What can new polling tell us about the health of Canadian democracy?
CBC
According to polling by the Environics Institute, 70 per cent of Canadians are either very or somewhat satisfied with "the way democracy works in Canada."
Is that good?
At the very least, it could certainly be worse. And Environics surveys show that the share of Canadians expressing satisfaction has held relatively steady over the last 15 years — it was 70 per cent in 2010, rose gradually to 79 per cent in 2017, fell to 65 per cent in 2023 and then rebounded back to 70 per cent last year.
Satisfaction has also consistently run higher in Canada than in the United States, where Environics found that 56 per cent of Americans were satisfied with the way their democracy works in 2025.
Across two recent reports from the Canadian analytics firm — the first was published in November, the second was released last week — there are other encouraging, or at least reassuring, data points.
But there are also findings that could be cause for concern — or reminders that, when it comes to maintaining the health of a democracy, it's leadership that ultimately matters most.
First, the good news.
Despite widespread concern about declining levels of trust, Environics finds that overall levels of trust in many of the pillars of Canadian democracy — elections, the prime minister, Parliament, the Supreme Court — have been relatively stable over the last 10 to 15 years (though there has been a gradual, but small, increase in the share of Canadians with a low level of trust in mass media).

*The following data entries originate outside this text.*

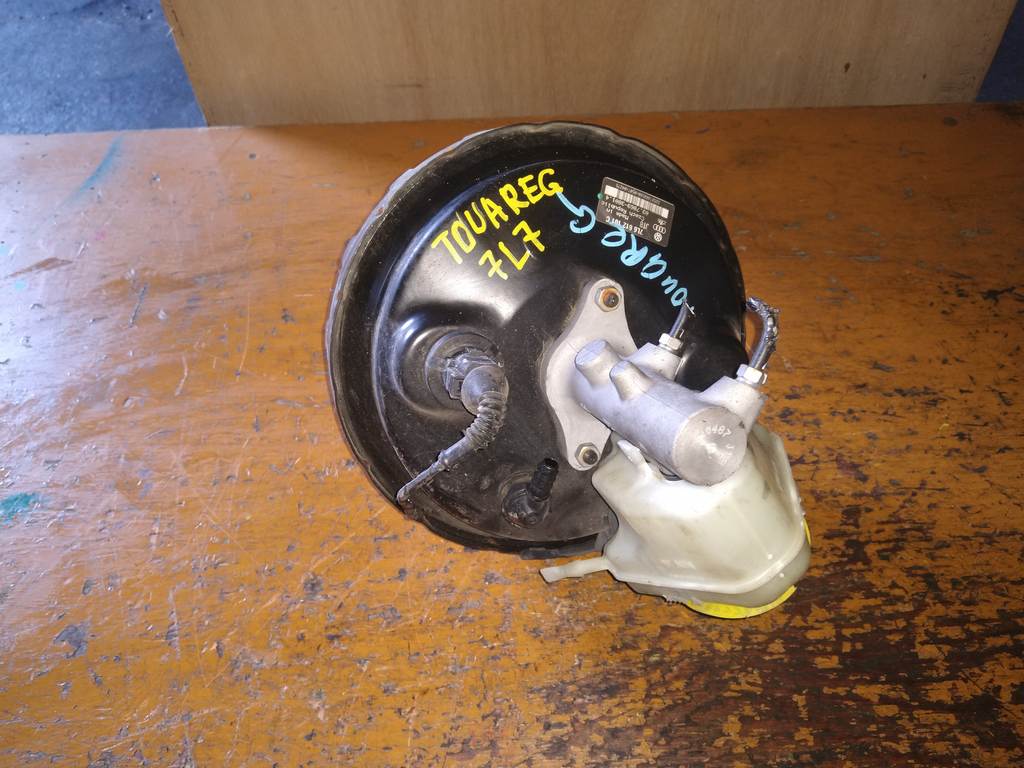 вакуумный усилитель тормозов Volkswagen Touareg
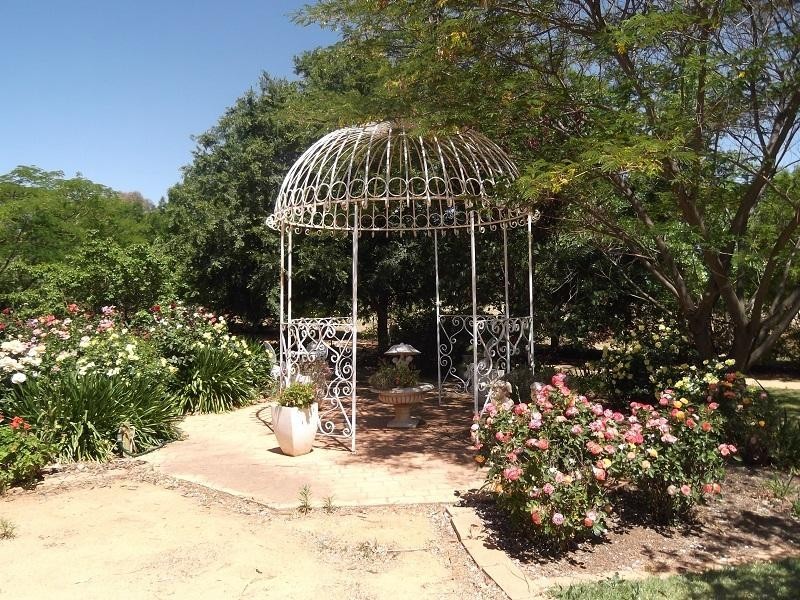 76-80 Young Road, Cowra NSW 2794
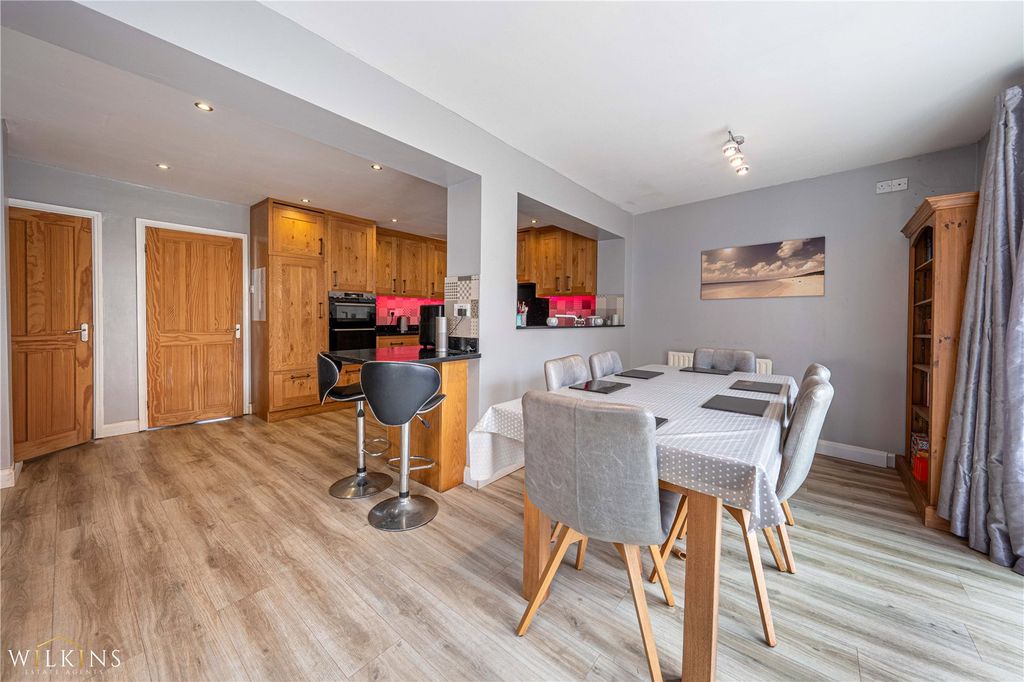 Property photo 2 of 39 Picture No. 11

On several fronts, levels of trust are also higher in Canada than in the United States.
"Rather than steadily declining, levels of trust tend to oscillate as circumstances change," the authors of the Environics report write. "Few Canadians typically express a lot of trust in politicians or political parties; however, this is neither new nor necessarily worsening over time."

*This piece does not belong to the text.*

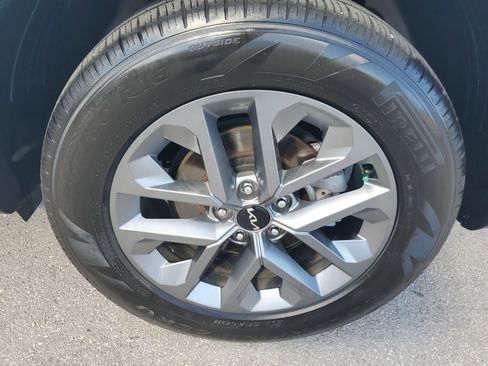 Used 2024 Kia Telluride LX image 28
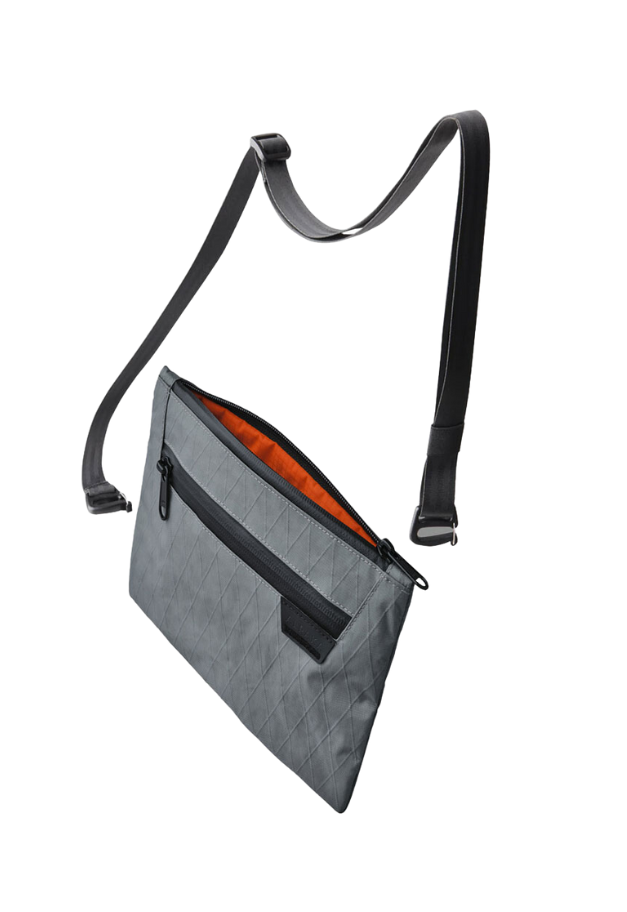 ALPAKA ZIP POUCH MAX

Environics classifies 41 per cent of Canadians as having "a lot" of trust in elections (answering six or seven on a seven-point scale), 47 per cent expressing "some" trust (three to five) and just 12 per cent having low trust (one or two). In 2017, those numbers were 41 per cent, 50 per cent and nine per cent.
The share of Canadians expressing a lot of pride or some pride in living under the Canadian political system has also held relatively steady over the last 15 years. In 2025, 40 per cent expressed a lot of pride, 48 per cent said some and just 11 per cent expressed not a lot of pride.
Seventy-four per cent of Canadians agree that "democracy is preferable to any other form of government" and just 11 per cent agree with the statement that "under some circumstances an authoritarian government may be preferable to a democratic one." Seventy-six per cent either strongly or somewhat agree that "election results should be respected regardless of which candidate or party wins."
Such findings offer some reassurance about the state of Canadian democracy — at the very least, they don't seem to show a democracy in deep crisis.
"The fact that we still have a happy middle where people are generally satisfied with the performance of democracy and that they are continuing to blame politicians for their discontent rather than the institutions, that's a really good sign," says Stewart Prest, a political scientist at the University of British Columbia. "That's in some sense what democracy is all about. The ability to get furious at individual leaders but not reject the [system]."